Canon reported positive Q3 growth but said its supply chain was “seriously impacted” by a shortage of semiconductors and other parts.
“Looking at the state of global affairs in the third quarter, we see that the number of new COVID-19 cases was on the rise again due to global spread of the Delta variant,” Canon said in its Q3 2021 Earnings Statement. “However, as more and more people become vaccinated and economic activity returned to normal in many countries, we did not see any major change in corporate capital investment or consumer spending. From a supply standpoint, our supply chain was seriously impacted by the shortage of semiconductors and other parts, and production activities were stalled due to strict lockdown measures in Southeast Asia.

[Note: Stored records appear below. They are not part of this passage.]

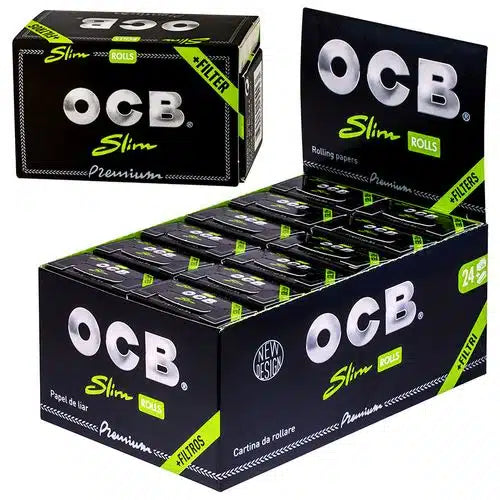 OCB Paper und Tips Rolle Premium Slim, BOX 24 Stk. (1,43€/stk.)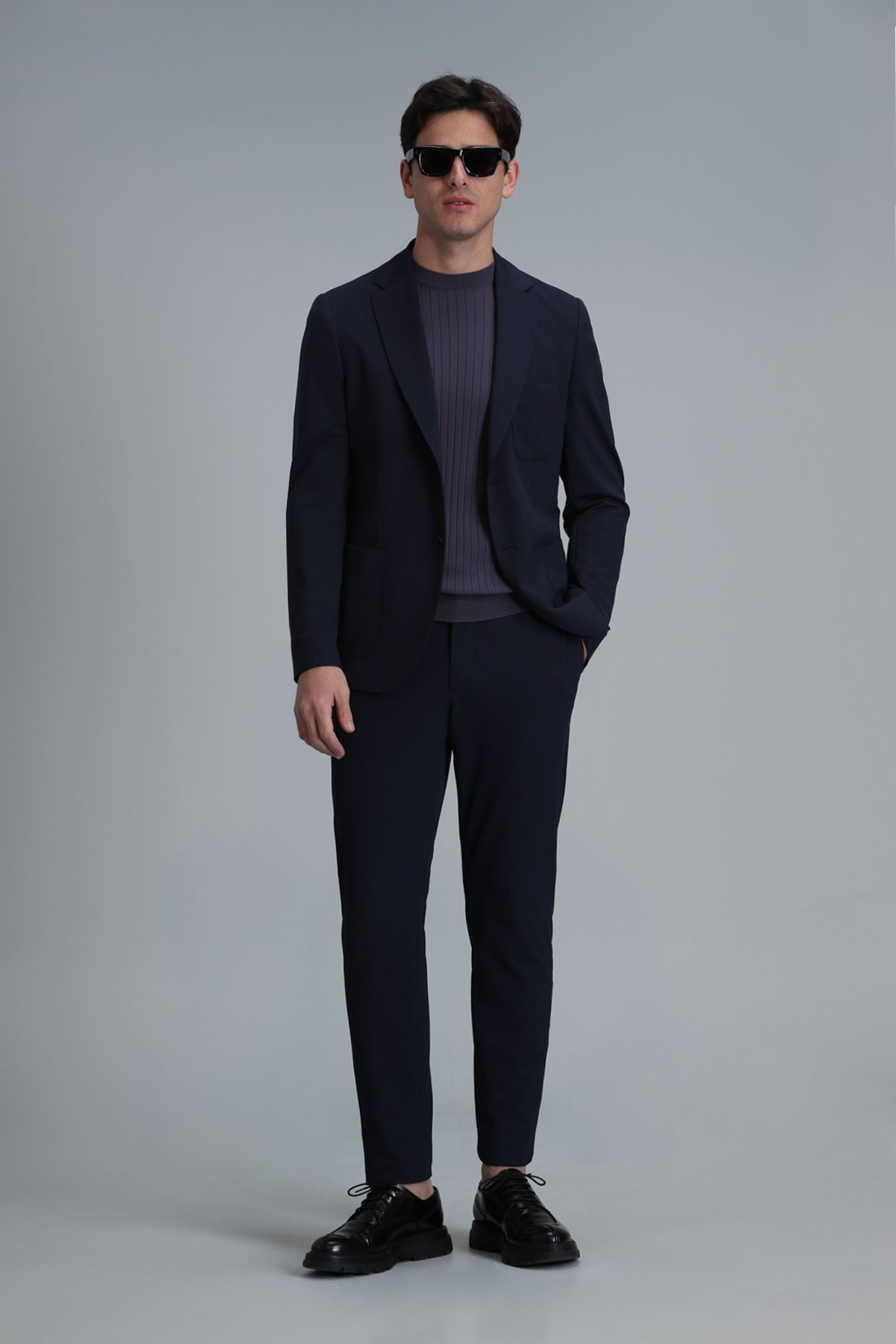 Hunter Smart Erkek Chino Pantolon Slim Fit Lacivert - Lufian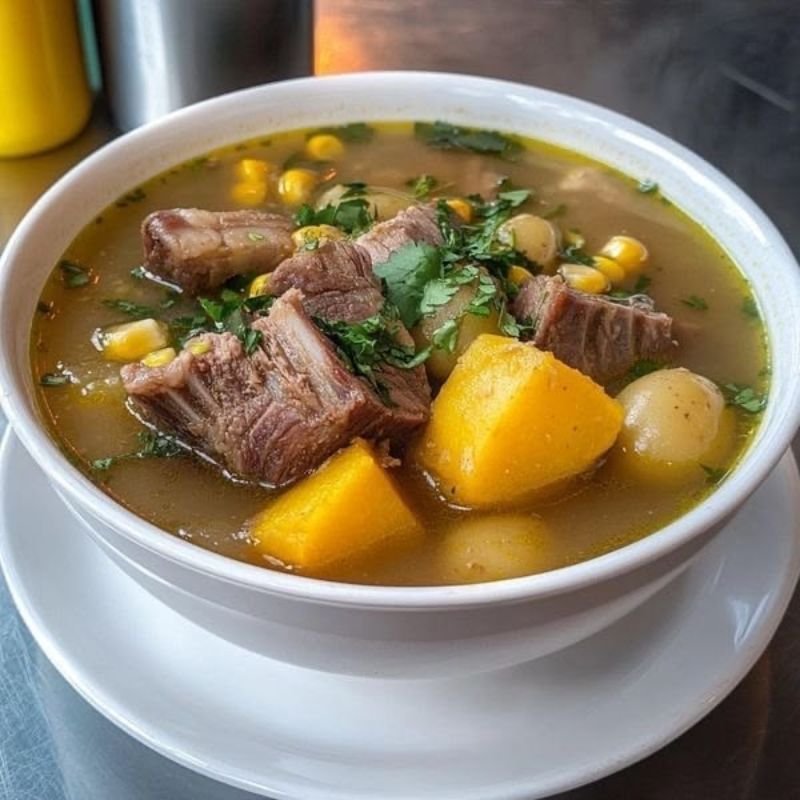 Ajiaco Colombian chicken and potato soup served with avocado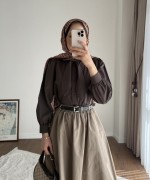Yakası Bağcıklı Kısa Poplin Gömlek Acı Kahve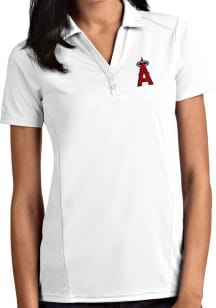 Antigua Los Angeles Angels Womens White Tribute Short Sleeve Polo Shirt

“For Canon as well, actual demand for products around the world was generally firm, but the supply side was inevitably affected by a shortage of parts and a decline in the utilization rate of manufacturing subsidiaries due to COVID-19. As a result, we did not reach our sales plan. However, profits were almost on target as we judged the situation and made adjustments to pricing as well as strived to improve product mix.
“Compared with the previous year, sales increased by 9.8% to 833.3 billion yen, as all four business units posted positive growth. Operating profit improved significantly to 58.7 billion yen, more than 3 times higher than the previous year, and net income was 49.3 billion yen, close to 3 times higher than the previous year.
“As for Printing, due to suspended production in Southeast Asia, our hardware sales were generally lower than expected. As for the demand for hardware, it continues to steadily recover as an increasing number of people gradually return to the office. As for print volume, which is basically recovering, sales of consumables that were not impacted by supply shortages were in line with our plan. As a result, overall profitability remained at a high level that was in line with the first half.
“We have expanded unit sales of graphic arts oriented large-format printers, like the Colorado 1650, by improving product capabilities, which has led to an increasing number of dealers handling this product. As a result, third quarter sales increased 11% compared with last year.”
Canon predicts net sales for the year will increase 13.9% to 3.6 trillion yen, with net income projected to be 201 billion yen, 2.4 times higher than last year.